Accordingly, this study focused on the biosynthesis of Au@AgNPs with a new formula by using propolis as a natural reducing agent with a simple, eco-friendly, cheap method. Moreover, the biosynthesized Au@AgNPs were fully characterized using different techniques including UV–Vis spectrum, FTIR, Zeta potential, and EDX and visualized using TEM and SEM in addition to testing their antibacterial, anticancer and cytotoxicity actvities.
The characterization of Au@AgNPs
The propolis (glue secreted by the honeybees) was used as a biological reducing agent. Propolis has high medical value since it has antimicrobial, antiviral activities, anticancer, antioxidant, and anti-inflammatory effects. That is why propolis was employed here as a biological reducing agent to the prepared nanoparticles.

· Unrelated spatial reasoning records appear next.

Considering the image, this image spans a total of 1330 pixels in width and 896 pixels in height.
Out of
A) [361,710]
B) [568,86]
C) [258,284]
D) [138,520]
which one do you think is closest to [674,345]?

To confirm the biosynthesis of AuNPs using propolis, the color of the HAuCl4 solution was monitored over time. When the color changes to brown, it indicated the nanoform formation. Then, AgNO3 was added to formulate the shell on the AuNPs core. The change of color into purple following around 90 min stated the construction of the AgNPs. The nanoparticle formation was then confirmed and characterized using various techniques: UV–Vis spectrum, FTIR, Zeta potential, and EDX and visualized using TEM and SEM.
The UV–Vis spectrum is usually used to confirm the biosynthesis of nanoparticles, which reveals the excitation of surface plasmon resonance (SPR). Here, SPR was perceptible in the peak produced by the nanoparticle between 533 and 555 nm, confirming the nanoform’s presence. Furthermore, the resulted data have a longer wavelength than the previously reported Au@AgNPs (Villalobos-Noriega et al. 2021), which can be explained by the high gold content in the sample (Loiseau et al. 2019). Thus, we are investigating the other varied properties due to the high concentration of HAuCl4 in the core@shell formula compared to the previously reported data.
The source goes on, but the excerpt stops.